Notice that, among other things, the data processing and plot generation are separate from producing the output PDF. This is because I often wish to only process the data or generate figures, without the whole report (usually for debugging).
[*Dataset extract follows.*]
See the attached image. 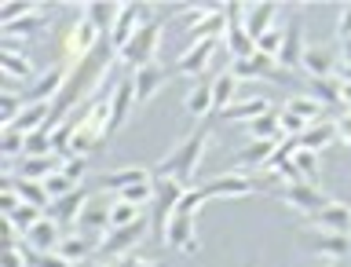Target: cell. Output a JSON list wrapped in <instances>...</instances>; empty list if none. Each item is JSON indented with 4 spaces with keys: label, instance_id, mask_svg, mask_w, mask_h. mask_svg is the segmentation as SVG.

Also notice in this case that I had to hardcore some variables, u_trial1
,
and u_trial2
. This was to allow the calculated values of u
to be displayed
on the plot, which would have otherwise required excessive commandline
gymnastics.
#TEXC=/usr/local/texlive/2016/bin/x86_64-linux/pdfLaTeX
TEXC=pdfLaTeX
TEXOPTS=--shell-escape
#BIBC=/usr/local/texlive/2016/bin/x86_64-linux/bibtex
BIBC=bibtex
BIBOPTS=
#MAKEINDEXC=/usr/local/texlive/2016/bin/x86_64-linux/makeindex
MAKEINDEXC=makeindex
MAKEINDEXOPTS=
# extracted from process_data logs to get around rounding issues
u_trial1=0.0008571428571428572
u_trial2=0.0003184713375796178
clean:
-rm -rf out
-rm -rf build
prep: clean
-mkdir build
-mkdir out
cp -r src/* build
cp -r etc/data/* build
data: prep
cd build && ./process_data.py < data-trial1.csv > out-trial1.csv 2>out-trial1.log
cd build && ./process_data.py < data-trial2.csv > out-trial2.csv 2>out-trial2.log
-cp etc/*.eps build
plots: prep data
cd build && gnuplot -e "filename='out-trial1.csv'" plot-png.gp 2> trial1-plot_png.log
cd build && gnuplot -e "filename='out-trial2.csv'" plot-png.gp 2> trial2-plot_png.log
cd build && gnuplot -e "filename='out-trial1.csv'; u=$(u_trial1)" plot-LaTeX.gp 2> trial1-plot_LaTeX.log
cd build && gnuplot -e "filename='out-trial2.csv'; u=$(u_trial2)" plot-LaTeX.gp 2> trial2-plot_LaTeX.log
mv build/out-trial1.csv.tex build/out-trial1-plot.tex
mv build/out-trial2.csv.tex build/out-trial2-plot.tex
master: clean prep plots data
cd build && $(TEXC) $(TEXOPTS) master
cd build && $(BIBC) master
cd build && $(TEXC) $(TEXOPTS) master
cd build && $(TEXC) $(TEXOPTS) master
cp build/*.pdf out/
Conclusion
This methodology and toolset has served me very well over the previous semester. While developing these tools and techniques required a considerable initial investment of time, writing lab reports is now a breeze - I just have to drop in the content, data, and equations and let the templates do the rest. Better yet, the whole thing can be stored in a revision control system like git.